Rund 948.000 syrische Staatsangehörige leben laut Ausländerzentralregister in Deutschland (Stand: Ende September 2025). Zwischen 2016 und 2024 haben außerdem rund 244.000 syrische Staatsbürger*innen den deutschen Pass erhalten.
Nach dem Sturz des Assad-Regimes vor knapp einem Jahr wird in Deutschland derzeit intensiv darüber diskutiert, ob und wann Syrer*innen zurück in ihre Heimat gehen sollten. In einem Online-Pressegespräch des Mediendienst Integration sprachen Wissenschaftler*innen und Vertreter*innen der syrischen Zivilgesellschaft darüber, wie sich Syrer*innen in Deutschland engagieren – und welche Perspektiven sich ihnen für die Zukunft bieten.
Dr. Nora Ragab – Migrationsforscherin mit Schwerpunkt Diaspora-Mobilisierung
„Viele Syrer haben hier seit zehn Jahren sehr viel Zeit und Ressourcen investiert, um sich in Deutschland ein neues Leben aufzubauen. Eine Rückkehr nach Syrien wäre ein Bruch in ihrer Biografie. Über ein Drittel der Syrerinnen und Syrer sind außerdem Kinder und Jugendliche unter 18 Jahren. Es gibt also eine Generation, die komplett in Deutschland sozialisiert ist."
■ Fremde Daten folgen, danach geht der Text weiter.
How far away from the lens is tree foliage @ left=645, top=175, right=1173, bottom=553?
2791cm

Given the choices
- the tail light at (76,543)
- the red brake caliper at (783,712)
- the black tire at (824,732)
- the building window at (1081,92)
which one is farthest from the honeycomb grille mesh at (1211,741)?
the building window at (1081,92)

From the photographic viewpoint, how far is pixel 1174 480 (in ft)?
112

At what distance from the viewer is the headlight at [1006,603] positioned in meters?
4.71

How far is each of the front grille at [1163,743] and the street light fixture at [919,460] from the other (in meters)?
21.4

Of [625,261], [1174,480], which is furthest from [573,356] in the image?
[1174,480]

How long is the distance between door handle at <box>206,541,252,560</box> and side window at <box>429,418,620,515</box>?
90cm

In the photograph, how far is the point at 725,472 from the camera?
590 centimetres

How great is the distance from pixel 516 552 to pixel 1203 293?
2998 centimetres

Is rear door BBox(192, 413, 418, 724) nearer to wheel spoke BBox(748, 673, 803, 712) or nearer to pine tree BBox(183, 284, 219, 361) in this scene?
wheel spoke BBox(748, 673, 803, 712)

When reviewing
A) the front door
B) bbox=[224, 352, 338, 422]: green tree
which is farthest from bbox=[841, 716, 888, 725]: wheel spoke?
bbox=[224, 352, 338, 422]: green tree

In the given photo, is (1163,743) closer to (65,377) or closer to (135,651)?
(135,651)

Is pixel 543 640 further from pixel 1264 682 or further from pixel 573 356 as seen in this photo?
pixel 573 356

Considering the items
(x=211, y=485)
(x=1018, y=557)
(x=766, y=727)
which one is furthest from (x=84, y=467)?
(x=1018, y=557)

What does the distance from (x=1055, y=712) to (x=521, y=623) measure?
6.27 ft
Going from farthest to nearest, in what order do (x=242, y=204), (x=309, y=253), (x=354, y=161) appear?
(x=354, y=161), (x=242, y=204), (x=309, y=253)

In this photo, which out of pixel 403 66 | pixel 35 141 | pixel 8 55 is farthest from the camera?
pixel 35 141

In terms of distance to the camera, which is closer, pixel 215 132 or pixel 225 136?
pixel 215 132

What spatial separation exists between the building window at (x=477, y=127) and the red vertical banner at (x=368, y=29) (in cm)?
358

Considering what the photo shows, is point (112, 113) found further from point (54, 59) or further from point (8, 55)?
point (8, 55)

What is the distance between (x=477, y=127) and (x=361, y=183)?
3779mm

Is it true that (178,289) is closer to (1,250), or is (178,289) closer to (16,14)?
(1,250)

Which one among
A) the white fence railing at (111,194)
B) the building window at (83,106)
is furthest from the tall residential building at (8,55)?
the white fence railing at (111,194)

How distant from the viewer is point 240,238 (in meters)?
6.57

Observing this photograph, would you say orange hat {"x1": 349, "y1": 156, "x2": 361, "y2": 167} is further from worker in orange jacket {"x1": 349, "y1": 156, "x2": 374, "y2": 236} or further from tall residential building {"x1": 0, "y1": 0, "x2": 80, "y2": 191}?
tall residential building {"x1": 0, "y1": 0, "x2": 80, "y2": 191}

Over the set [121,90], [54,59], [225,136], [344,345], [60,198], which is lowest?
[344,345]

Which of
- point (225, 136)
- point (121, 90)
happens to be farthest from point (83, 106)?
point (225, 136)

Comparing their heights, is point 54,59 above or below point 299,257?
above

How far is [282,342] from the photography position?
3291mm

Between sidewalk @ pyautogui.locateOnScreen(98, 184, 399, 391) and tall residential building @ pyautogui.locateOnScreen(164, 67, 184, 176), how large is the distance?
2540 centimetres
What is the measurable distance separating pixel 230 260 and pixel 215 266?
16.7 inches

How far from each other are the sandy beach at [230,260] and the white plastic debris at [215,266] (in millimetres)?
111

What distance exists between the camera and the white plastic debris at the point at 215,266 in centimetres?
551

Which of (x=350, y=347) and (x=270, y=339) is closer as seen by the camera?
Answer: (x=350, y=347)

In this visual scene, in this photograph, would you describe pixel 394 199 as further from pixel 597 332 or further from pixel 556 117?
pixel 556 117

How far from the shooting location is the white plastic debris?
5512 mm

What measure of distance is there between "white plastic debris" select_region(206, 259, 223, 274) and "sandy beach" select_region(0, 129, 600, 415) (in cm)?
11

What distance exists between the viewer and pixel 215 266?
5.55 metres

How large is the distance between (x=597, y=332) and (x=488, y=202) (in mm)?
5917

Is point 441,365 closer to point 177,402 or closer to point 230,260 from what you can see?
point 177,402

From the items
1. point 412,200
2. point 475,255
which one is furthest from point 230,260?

„Man fängt in Syrien auch nicht dort an, wo man aufgehört hat. Das Familienhaus ist nicht mehr da. Die wirtschaftliche Situation ist schwierig. Es gibt noch Gewalt an verschiedenen Orten. Diese ganze Diskussion missachtet die Anstrengungen vieler Syrerinnen und Syrer, hier anzukommen und ein Teil der Gesellschaft zu werden."
Karoline Popp – Wissenschaftliche Mitarbeiterin beim Sachverständigenrat für Integration und Migration (SVR), Autorin von „Diaspora und mehr"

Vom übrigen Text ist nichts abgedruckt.